ИСХОДНЫЙ ТЕКСТ >>
_____

1995
Вениамин Залманович Додин
Исай Исаевич Боровой
отрывок из статьи об операции ГРУ 1943-го года "Тепличное хозяйство"
гипертекстовая версия
Исай Исаевич Боровой...Место встречи и время оговорены заранее, и вот мы — в Маале-Адумим — у Вениамина Додина. Наступает торжественный момент: наш собеседник бережно извлекает из стопки снимков разных лет фотографию, обклеенную для пущей сохранности прозрачной пленкой.
 
На фото — немолодой человек в телогрейке. У него открытый высокий лоб, волосы, зачесанные назад, внимательный взгляд из-под очков. Это единственная фотография оветского разведчика, несколько десятилетий работавшего в Германии и сумевшего внедриться в "верхний эшелон" Третьего рейха. Публикуется впервые.

_____

ПОКАЗАННЫЕ ДАННЫЕ >>
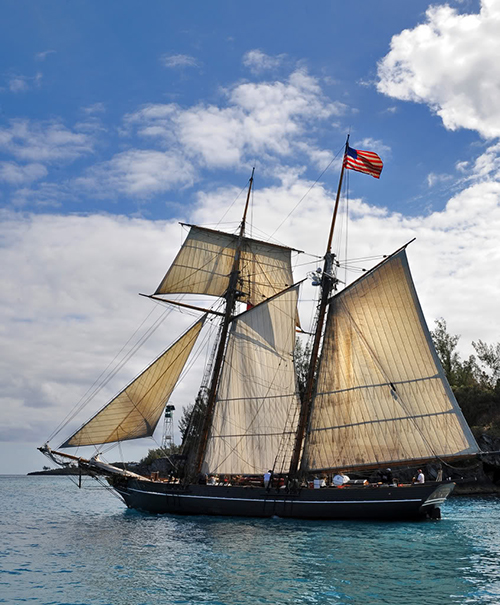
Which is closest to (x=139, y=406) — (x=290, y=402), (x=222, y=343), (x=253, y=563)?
(x=222, y=343)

_____

ЗАДАНИЕ 1 >>
Выведите фрагмент исходного текста, начиная со слов "гипертекстовая версия" и продолжая до слов "рейха. Публикуется впервые." включительно.
ЗАДАНИЕ 2 >>
Ответьте по исходному тексту на вопросы:
(а) Где проходит встреча с Вениамином Додиным?
(б) Чем обклеена фотография для пущей сохранности?
(в) В какой стране несколько десятилетий работал разведчик, изображенный на фото?
ЗАДАНИЕ 3 >>
Какие детали облика человека на фото перечислены в исходном тексте после слов «немолодой человек»? Назовите все.

ВЕРНЫЙ ОТВЕТ 1 >>
гипертекстовая версия
Исай Исаевич Боровой...Место встречи и время оговорены заранее, и вот мы — в Маале-Адумим — у Вениамина Додина. Наступает торжественный момент: наш собеседник бережно извлекает из стопки снимков разных лет фотографию, обклеенную для пущей сохранности прозрачной пленкой.
 
На фото — немолодой человек в телогрейке. У него открытый высокий лоб, волосы, зачесанные назад, внимательный взгляд из-под очков. Это единственная фотография оветского разведчика, несколько десятилетий работавшего в Германии и сумевшего внедриться в "верхний эшелон" Третьего рейха. Публикуется впервые.

ВЕРНЫЙ ОТВЕТ 2 >>
(а) В Маале-Адумим.
(б) Прозрачной пленкой.
(в) В Германии.

ВЕРНЫЙ ОТВЕТ 3 >>
Телогрейка; открытый высокий лоб; волосы, зачесанные назад; внимательный взгляд из-под очков.